**Problem description**
Among the lines below, the one containing "You'll find one someday :)" opens the range and the one containing "12星座撒謊會出現什么反應-第1張-星座運勢-玄機派" closes it. Print that range exactly, without the pictures.

**Data for this task**
-*-
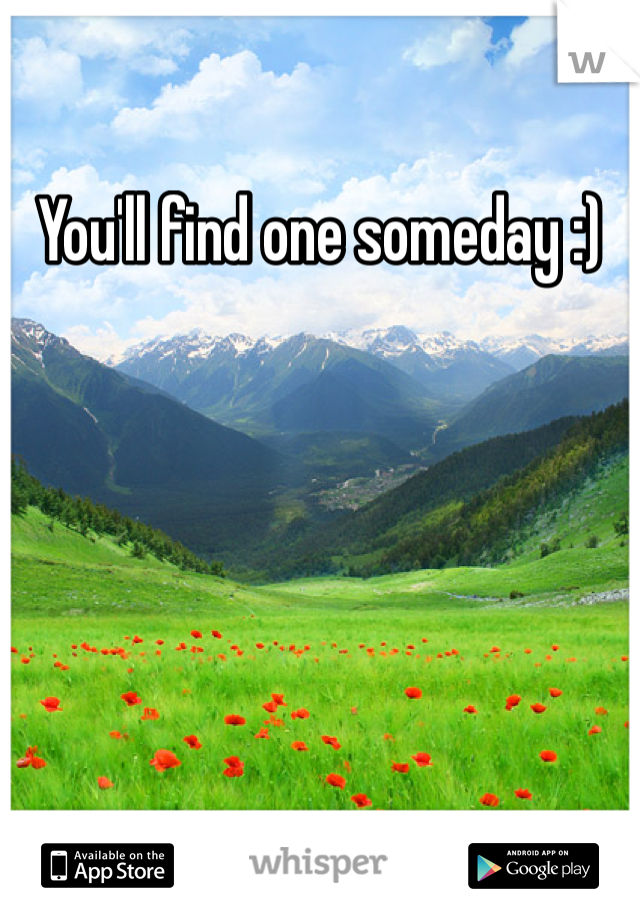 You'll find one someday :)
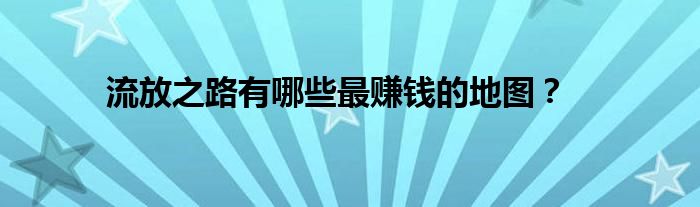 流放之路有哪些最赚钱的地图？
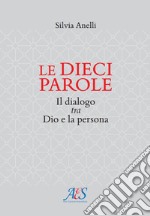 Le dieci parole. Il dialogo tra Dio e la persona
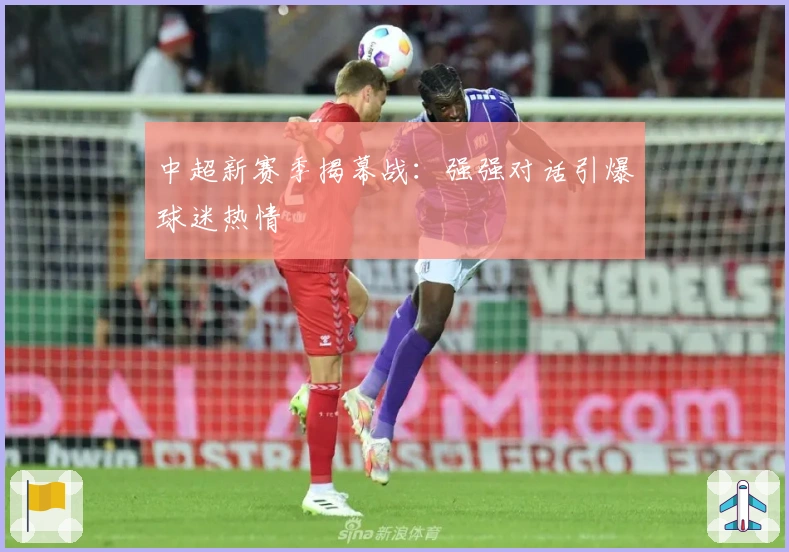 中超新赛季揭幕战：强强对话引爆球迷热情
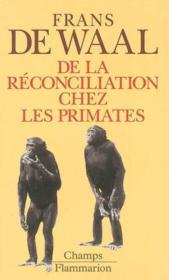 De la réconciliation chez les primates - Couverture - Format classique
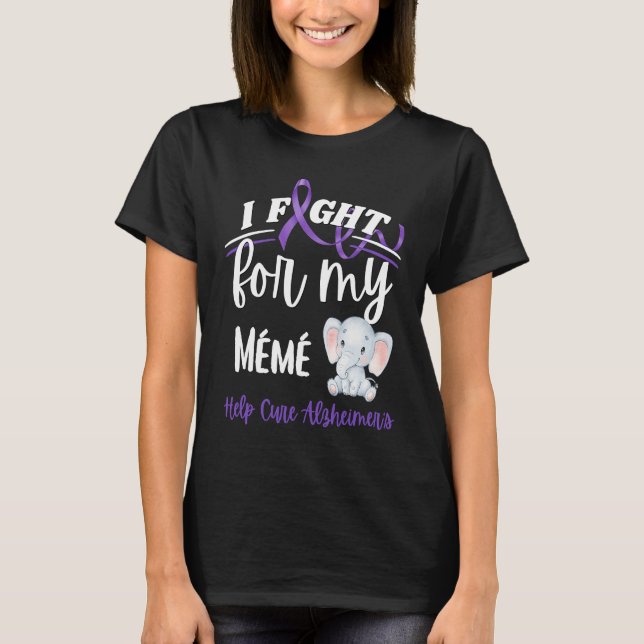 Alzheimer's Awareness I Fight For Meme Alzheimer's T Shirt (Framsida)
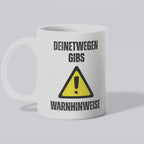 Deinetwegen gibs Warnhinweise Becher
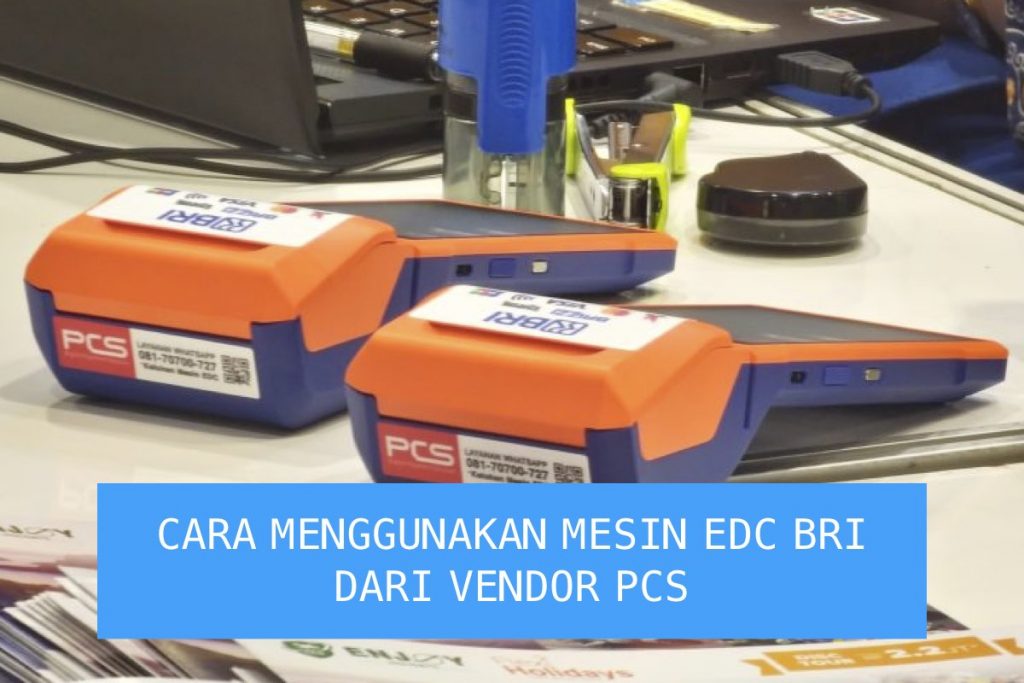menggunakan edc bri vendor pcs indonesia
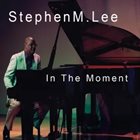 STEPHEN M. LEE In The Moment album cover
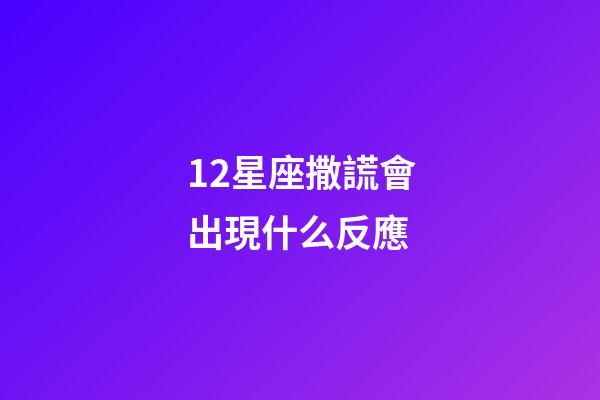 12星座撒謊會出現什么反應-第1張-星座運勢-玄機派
-*-
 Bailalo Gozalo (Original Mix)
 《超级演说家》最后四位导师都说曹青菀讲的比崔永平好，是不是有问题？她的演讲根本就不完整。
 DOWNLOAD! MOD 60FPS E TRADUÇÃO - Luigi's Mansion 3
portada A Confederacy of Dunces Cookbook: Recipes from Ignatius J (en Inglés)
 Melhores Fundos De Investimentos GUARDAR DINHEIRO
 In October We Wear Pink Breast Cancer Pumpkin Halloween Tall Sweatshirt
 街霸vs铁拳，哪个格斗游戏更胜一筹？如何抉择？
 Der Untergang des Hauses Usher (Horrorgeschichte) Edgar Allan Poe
-*-
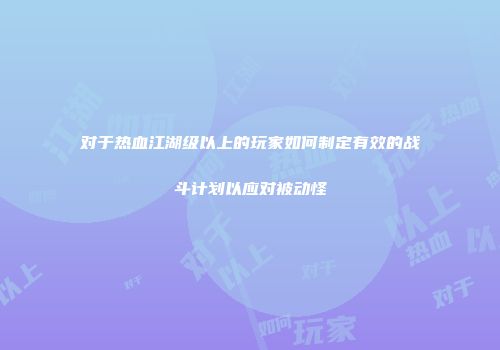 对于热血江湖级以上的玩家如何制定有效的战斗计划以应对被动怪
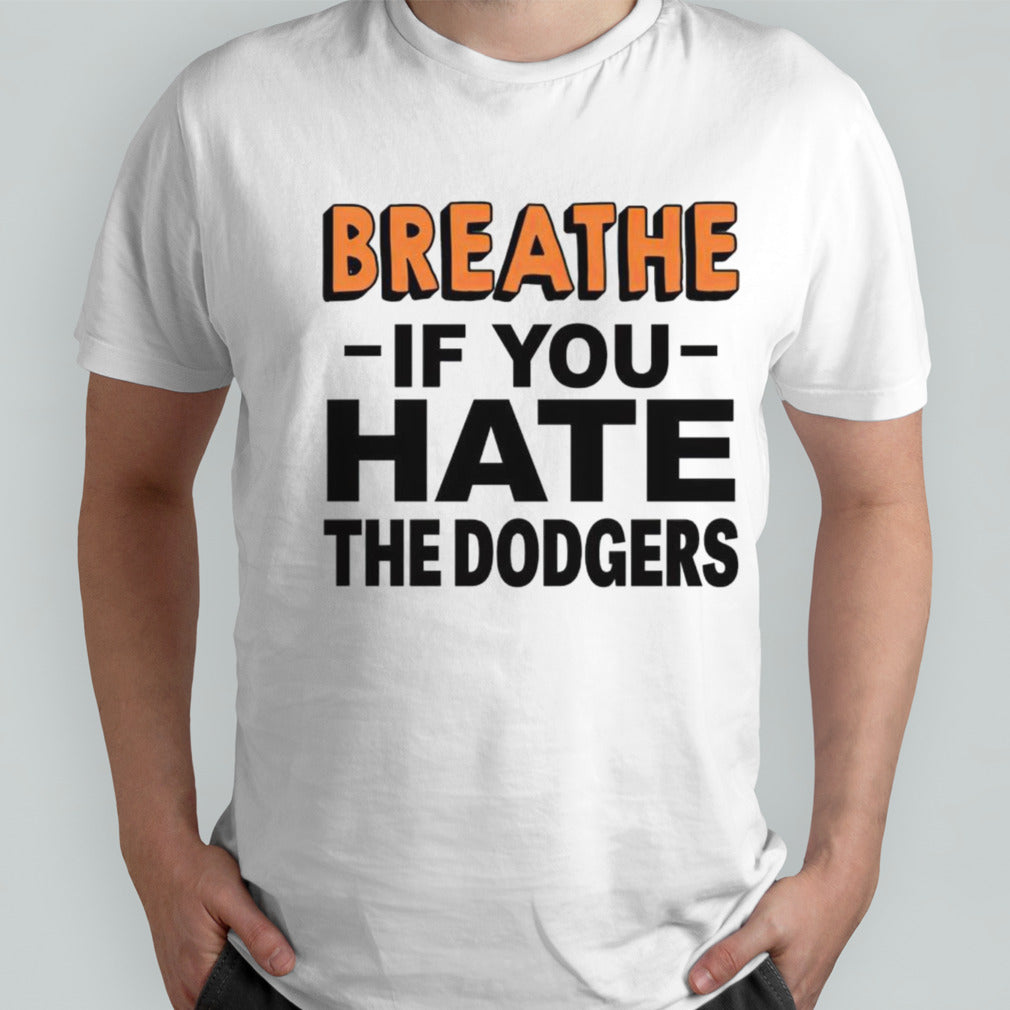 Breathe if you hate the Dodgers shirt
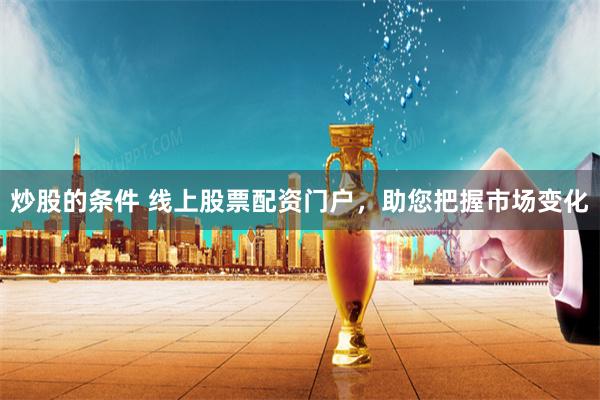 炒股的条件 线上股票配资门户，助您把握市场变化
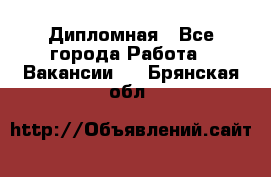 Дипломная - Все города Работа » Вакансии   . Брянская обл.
-*-
**Worked solution**
 You'll find one someday :)
 流放之路有哪些最赚钱的地图？
 Le dieci parole. Il dialogo tra Dio e la persona
 中超新赛季揭幕战：强强对话引爆球迷热情
 De la réconciliation chez les primates - Couverture - Format classique
 Alzheimer's Awareness I Fight For Meme Alzheimer's T Shirt (Framsida)
 Deinetwegen gibs Warnhinweise Becher
menggunakan edc bri vendor pcs indonesia
 STEPHEN M. LEE In The Moment album cover
 12星座撒謊會出現什么反應-第1張-星座運勢-玄機派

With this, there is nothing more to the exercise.